2008年1月15日火曜日

27. 嗚呼青春、十八切符之旅


 台風一過、九月九日は、この上ない上天気となった。青春18きっぷというのは、二人以上で使う時は、同一行程で動くのがルールなので、出発駅が異なる場合は、どちらかの駅に合わせないといけないのがネックであり、メリットでもある。「これも千歳さんのトリックかしら」とか言いながらも、櫻は軽やかに自転車を飛ばしていた。待合せの駅へは徒歩で行けなくもないが、これまで数度、彼のマンションのゴミステーションに同行しているため、勝手知ったる何とやら、自転車を内緒で駐めさせてもらうつもりでこうして走っているのである。(弁当を用意するのに手こずって出発が遅れた、というのが元々の理由ではある。) 橋を渡っているとどうしても干潟に目が行ってしまう。

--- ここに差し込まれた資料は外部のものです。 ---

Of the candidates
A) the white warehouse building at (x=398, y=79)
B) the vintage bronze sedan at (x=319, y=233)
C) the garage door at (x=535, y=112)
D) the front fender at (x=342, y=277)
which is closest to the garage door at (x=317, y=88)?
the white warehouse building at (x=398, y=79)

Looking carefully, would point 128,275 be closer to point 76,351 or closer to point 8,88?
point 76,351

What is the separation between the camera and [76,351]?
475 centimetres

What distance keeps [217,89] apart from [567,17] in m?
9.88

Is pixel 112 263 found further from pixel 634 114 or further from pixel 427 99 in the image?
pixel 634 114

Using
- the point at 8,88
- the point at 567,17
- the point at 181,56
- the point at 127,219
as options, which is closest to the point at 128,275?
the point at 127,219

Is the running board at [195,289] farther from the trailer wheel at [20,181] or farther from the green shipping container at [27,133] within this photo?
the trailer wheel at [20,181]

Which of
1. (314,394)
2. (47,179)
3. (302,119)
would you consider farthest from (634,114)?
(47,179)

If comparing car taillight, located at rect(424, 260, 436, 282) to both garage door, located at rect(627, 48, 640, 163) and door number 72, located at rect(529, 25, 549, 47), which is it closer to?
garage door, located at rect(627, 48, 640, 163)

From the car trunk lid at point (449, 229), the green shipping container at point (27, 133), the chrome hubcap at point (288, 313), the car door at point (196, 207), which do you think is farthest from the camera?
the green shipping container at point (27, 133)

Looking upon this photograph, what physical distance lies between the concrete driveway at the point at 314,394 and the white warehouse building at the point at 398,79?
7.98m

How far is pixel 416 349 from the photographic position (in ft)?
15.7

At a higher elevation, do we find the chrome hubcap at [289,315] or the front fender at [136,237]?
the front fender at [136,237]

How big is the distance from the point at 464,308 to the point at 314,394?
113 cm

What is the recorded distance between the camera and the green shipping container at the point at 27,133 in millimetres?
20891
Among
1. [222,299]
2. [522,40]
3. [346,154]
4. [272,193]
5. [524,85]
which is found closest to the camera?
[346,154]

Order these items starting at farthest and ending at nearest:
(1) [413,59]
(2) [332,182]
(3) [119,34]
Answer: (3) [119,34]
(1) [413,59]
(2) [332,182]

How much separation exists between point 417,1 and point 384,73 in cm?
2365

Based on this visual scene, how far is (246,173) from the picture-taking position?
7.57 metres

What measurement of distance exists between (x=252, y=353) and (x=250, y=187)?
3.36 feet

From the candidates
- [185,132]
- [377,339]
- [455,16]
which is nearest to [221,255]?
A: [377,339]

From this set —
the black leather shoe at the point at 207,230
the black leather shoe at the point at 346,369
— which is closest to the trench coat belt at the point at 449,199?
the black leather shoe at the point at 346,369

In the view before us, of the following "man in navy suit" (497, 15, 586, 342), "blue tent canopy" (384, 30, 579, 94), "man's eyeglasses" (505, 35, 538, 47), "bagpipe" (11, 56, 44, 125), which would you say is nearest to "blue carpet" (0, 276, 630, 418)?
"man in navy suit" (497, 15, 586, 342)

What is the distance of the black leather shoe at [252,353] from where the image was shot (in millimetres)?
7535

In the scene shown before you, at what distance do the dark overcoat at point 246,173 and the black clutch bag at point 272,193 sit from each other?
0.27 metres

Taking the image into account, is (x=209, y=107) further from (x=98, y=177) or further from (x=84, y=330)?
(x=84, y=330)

「一昨日の台風、それに増水、どうだったんだろ?」 グランドに溜まった水がまだ退けてないこと、枝の束がグランド脇などに積まれていること、など大まかなところはわかるが、眼鏡の具合があまりよろしくないらしく、干潟が再水没して、ゴミがまた大量漂着(いや沈着か)したことまでは、どう凝視してもつかめないのであった。兎にも角にも、今日のところはクリーンアップの件は二の次。三十路であっても青春気分(?)に浸れる十八切符の旅、これが本題である。
 よくよく考えると、朝の待合せは早くても九時台というのがこれまでの二人。今日は新宿を九時六分に出る「ホリデー快速」に間に合うように動いているため、正しく「おはようございます!」の時間に顔を合わせている。六月君から仕入れた情報によると、「人気があるようなので、出発二十分前には着いてないと」となり、余計に早くなっている。

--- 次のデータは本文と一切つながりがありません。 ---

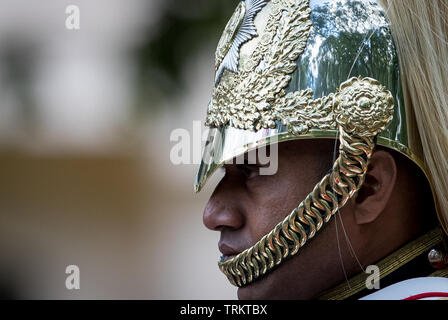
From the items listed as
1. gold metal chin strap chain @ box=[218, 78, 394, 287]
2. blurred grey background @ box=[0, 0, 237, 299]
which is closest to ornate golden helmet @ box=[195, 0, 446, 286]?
gold metal chin strap chain @ box=[218, 78, 394, 287]

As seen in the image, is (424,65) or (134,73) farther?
(134,73)

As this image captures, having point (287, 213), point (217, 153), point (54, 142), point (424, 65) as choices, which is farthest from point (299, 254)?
point (54, 142)

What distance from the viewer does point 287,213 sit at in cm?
174

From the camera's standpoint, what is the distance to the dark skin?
1.72m

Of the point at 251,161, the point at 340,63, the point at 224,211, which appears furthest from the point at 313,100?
the point at 224,211

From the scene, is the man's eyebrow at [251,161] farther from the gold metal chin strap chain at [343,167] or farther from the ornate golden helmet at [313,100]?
the gold metal chin strap chain at [343,167]

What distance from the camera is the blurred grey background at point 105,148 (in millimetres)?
5277

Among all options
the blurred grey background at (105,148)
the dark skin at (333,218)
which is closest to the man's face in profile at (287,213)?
the dark skin at (333,218)

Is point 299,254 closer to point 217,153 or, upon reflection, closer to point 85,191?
point 217,153

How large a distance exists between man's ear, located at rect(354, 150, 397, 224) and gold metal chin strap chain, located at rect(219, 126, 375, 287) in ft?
0.18

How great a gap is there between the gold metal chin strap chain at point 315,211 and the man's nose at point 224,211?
3.2 inches

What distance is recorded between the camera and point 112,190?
22.1ft

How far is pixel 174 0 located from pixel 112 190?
2.30 metres

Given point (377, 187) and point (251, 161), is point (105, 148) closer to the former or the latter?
point (251, 161)
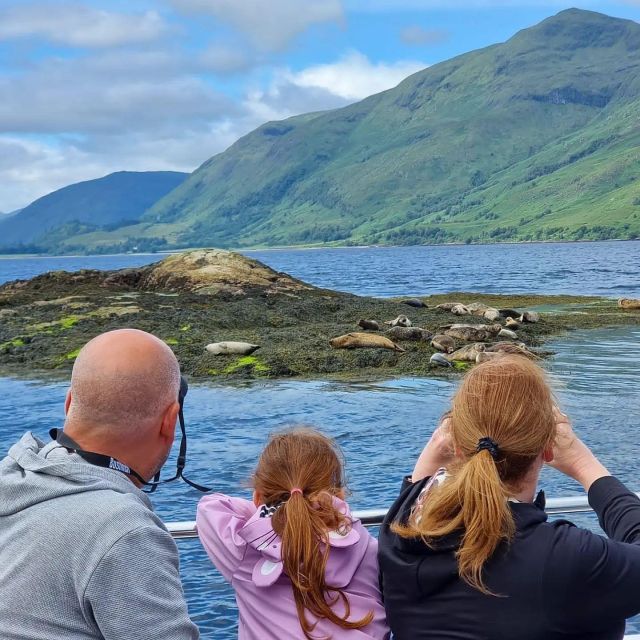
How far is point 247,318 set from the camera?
29578mm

 かくして、その二階建て車両の二階席に無事落ち着き、出発を待つことになる。この列車、山梨方面に行くのがウリなので、小淵沢まで行って、小海線のハイブリッド車両「こうみ」に乗ってみる、という選択肢もあったのだが、「それだと、清里とか野辺山とかに行って戻ってくるだけですもんね」ということで、当初予定通り、荒川の上流とか中流とか、何でもいいからぐるっと廻って戻ってくるルート、で落着した。

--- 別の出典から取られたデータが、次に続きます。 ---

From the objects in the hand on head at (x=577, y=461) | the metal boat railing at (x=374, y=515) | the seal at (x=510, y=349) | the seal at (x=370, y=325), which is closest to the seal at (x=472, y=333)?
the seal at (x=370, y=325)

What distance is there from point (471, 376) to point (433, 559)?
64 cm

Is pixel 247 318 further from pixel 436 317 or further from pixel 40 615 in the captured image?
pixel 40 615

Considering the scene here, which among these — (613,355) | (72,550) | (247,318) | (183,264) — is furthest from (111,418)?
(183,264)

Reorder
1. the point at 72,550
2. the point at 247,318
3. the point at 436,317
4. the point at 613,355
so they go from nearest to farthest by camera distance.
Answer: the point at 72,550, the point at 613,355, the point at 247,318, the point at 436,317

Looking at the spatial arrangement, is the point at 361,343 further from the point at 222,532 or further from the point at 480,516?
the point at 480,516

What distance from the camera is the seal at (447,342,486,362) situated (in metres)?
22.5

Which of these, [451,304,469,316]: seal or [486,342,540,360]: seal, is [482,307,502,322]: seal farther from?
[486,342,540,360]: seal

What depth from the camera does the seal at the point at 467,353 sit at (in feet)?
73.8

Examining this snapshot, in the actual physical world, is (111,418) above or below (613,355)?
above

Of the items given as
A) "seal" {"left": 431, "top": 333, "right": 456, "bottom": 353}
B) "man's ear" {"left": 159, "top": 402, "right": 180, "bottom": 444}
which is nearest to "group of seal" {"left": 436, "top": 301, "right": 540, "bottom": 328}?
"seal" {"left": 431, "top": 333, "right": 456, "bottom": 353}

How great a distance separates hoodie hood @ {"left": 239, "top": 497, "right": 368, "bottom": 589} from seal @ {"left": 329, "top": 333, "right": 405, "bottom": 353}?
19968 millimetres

 九時十九分に三鷹を出ると、下り列車は高架線を走る。東京西郊はふだんご縁がないので二人して、「ありゃ、いつの間に?」となる。新たに見渡せるようになった南側の風景は、二階席ということもあり、より広がりを感じさせる。この方角は山らしい山もない。「ビューやまなし号」とはよく言ったものである。
 higata@の方は、lefront@さんと、edy@さんが加わって、何となく賑やかになり、下見を兼ねた打合せの件も思いがけない提案から、より盛大なものになりそうだった。
 「私、荒川の船下り、初めてなの。千歳さんは?」
 「隅田川を走る水上バスには乗ったことあるけど、荒川はないねぇ」
 二人の眼下には、台風増水に見舞われた後の浅川が流れている。川を見ていると、どうしても地元の話題になってしまうのだが、降車駅が近づいてきた。
 「なぁーんだ、四十分弱で着いちゃうの。ホリデー快速だから、のんびり走るのかと思ってたのに」
 ツッコミどころではあったが、千歳は「なるほどねぇ」とか言っちゃってのんびりしている。
 「弥生ちゃんのツッコミ、見習ったら?」
 「ビューっていうくらいだから、速いんだよ」
 ワンテンポずれている千歳だったが、下車するのは早かった。これぞビュー状態(?)である。九時四十四分、八王子着。ここから荒川上流方面をめざす訳だが、ローカル線の旅はビューとはいかない。
 「はぁ、乗換、三十分。駅前、散歩しますか?」
 探訪が趣味の千歳、地域のネタ探しがお好きな櫻。趣向が共通していると、こういう時、バタバタしなくて済む。それにしてもよく晴れたものだ。
 「櫻さんて、やっぱりハレ女?」
 「そういう千歳さんは? ハレ男、いや、ハレ王子かな」
 確かにここは八王子だけど... いつもながら、舌好調の彼女である。

 次は十時十五分発、川越行きに乗る。
 「あら? ドア閉まってる」
 「どうぞ、櫻姫」
 千歳はドア横のボタンを押して、乗車を勧める。ドアの開閉はセルフ式。八高線ではこういうエスコートができるのがポイントである。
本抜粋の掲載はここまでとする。